Meat for the masses, China's next big thing

19 Mar 2006 01:04:20 GMT
Source: Reuters
 By Lucy Hornby

PINGDU, China, March 19 (Reuters) - A warm whiff of chicken is the only hint from outside of the activity at the Tianrun Meat Plant, on the Shandong plains two hours from Qingdao.

Inside, a hive of masked, pink-clad workers slice and sort chicken pieces hacked from carcasses hanging from a track mounted in the ceiling. The plant's workers pack 80,000 chickens and ducks a day into neat plastic bags for delivery to fast-food chains and supermarkets.

Provincial officials across China are hatching plans for similar meat-packing plants and large-scale livestock farms to provide jobs in the countryside. To feed its people, China wants to develop more efficient agriculture, without unleashing a flood of landless labourers into the cities.

"The nation is pushing economies of scale, and this will accelerate," Meng Qingli, head of breeding services for Liuhe Group, China's largest poultry producer, said in an interview at his Qingdao offices this month.

"If I were the minister of agriculture, I wouldn't allow farmers to raise animals at all, not even for their own dinner. Only companies. The day may come soon."

Breakneck growth in China's cities has largely left the countryside behind, and Beijing's economic plan this year seeks to redress the imbalance. From Heilongjiang in the north to Hainan in the south, officials are looking to meat to employ rural dwellers and get added value from low-margin grains.

But while local government projects are notorious for graft and inefficiency, individual Chinese farmers have trouble getting the loans or insurance coverage they need to scale up.

Beijing needs to encourage lending to rural businesses to allow secondary industries to develop, said Liu Yonghao, chairman of the New Hope Group, the largest Chinese feed company. Family owned New Hope owns a controlling stake in Liuhe.

"Of the 600 or so national-size agricultural businesses, over 80 percent are private. So the national policy towards private enterprises is very important."


Labour costs in China's more prosperous coastal regions are rising, making it more economic in the future for Shandong to develop cooking and canning plants, while poultry farms and simple meat packers move to poorer central and western provinces.

"Due to the one-child policy, people are less willing to to do dirty or dangerous work. It's already evident," said Zhao Jingquan, general manager of the Tianrun plant in Pingdu.

The Pingdu plant employs more than 2,000 people compared to 200 workers in a similar plant in the U.S., making a Chinese operation about 20 percent more expensive per chicken than a U.S. plant would be.

Liuhe, which owns the Tianrun plant and a dozen like it, is setting up satellite poultry farms within 50 km (30 miles) of each plant. Its goal is to source all poultry from contracted farms.

At one such farm, eight workers raise 1.2 million chickens a year in six long sheds, each 1,900 square metres (20,500 sq ft), under strictly controlled artificial light and temperature.

Such large-scale operations are also a defence against bird flu, which has killed at least 10 people in China. Millions of birds have been culled to contain the H5N1 virus, which epidemiologists fear could mutate to pass easily among humans.

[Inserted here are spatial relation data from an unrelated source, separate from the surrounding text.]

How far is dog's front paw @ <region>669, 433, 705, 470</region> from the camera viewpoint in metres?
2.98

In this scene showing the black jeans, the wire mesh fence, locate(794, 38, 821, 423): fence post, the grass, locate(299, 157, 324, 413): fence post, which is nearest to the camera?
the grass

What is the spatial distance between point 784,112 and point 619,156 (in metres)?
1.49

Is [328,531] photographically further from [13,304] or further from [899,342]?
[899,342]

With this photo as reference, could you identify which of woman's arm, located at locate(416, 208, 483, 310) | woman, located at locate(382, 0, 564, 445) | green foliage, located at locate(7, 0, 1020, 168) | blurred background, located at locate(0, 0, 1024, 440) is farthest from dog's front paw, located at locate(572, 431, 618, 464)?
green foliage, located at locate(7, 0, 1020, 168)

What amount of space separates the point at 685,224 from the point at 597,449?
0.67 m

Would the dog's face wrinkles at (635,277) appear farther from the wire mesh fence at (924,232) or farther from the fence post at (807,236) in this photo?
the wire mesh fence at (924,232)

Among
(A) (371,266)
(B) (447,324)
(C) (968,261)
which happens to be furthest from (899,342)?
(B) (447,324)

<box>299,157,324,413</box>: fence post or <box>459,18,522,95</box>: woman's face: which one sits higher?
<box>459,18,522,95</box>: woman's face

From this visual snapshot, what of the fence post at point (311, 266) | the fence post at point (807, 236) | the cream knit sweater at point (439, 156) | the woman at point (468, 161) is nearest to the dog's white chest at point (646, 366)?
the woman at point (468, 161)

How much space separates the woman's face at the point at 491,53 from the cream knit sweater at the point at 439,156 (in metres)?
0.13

Liuhe officials say outbreaks have been in operations raising a few thousand birds each. Farms raising hundreds of thousands of birds can be more easily controlled because outside threats, such as migratory birds that carry the bird flu virus, are shut out.

At the packing plant, visitors must travel backwards from the "clean room", where wings, thighs and cutlets are prepared for KFC and McDonald's, to the beginning of the process, the "dirty room", where heads, feet and organs are separated, stacked and weighed.

"I am not afraid of bird flu, because I understand how the virus works. And so my workers are not afraid, because we give information regularly on the disease," plant manager Zhao said.

The hanging chickens look gradually more whole as the tour progresses past vats where feathers are steamed off. Then visitors enter a small room where four workers in bloody aprons slice the throats of fluffy white birds.

"I eat chicken, but not very often," said Zhao's assistant Xue Weichun. "It kind of makes me sick."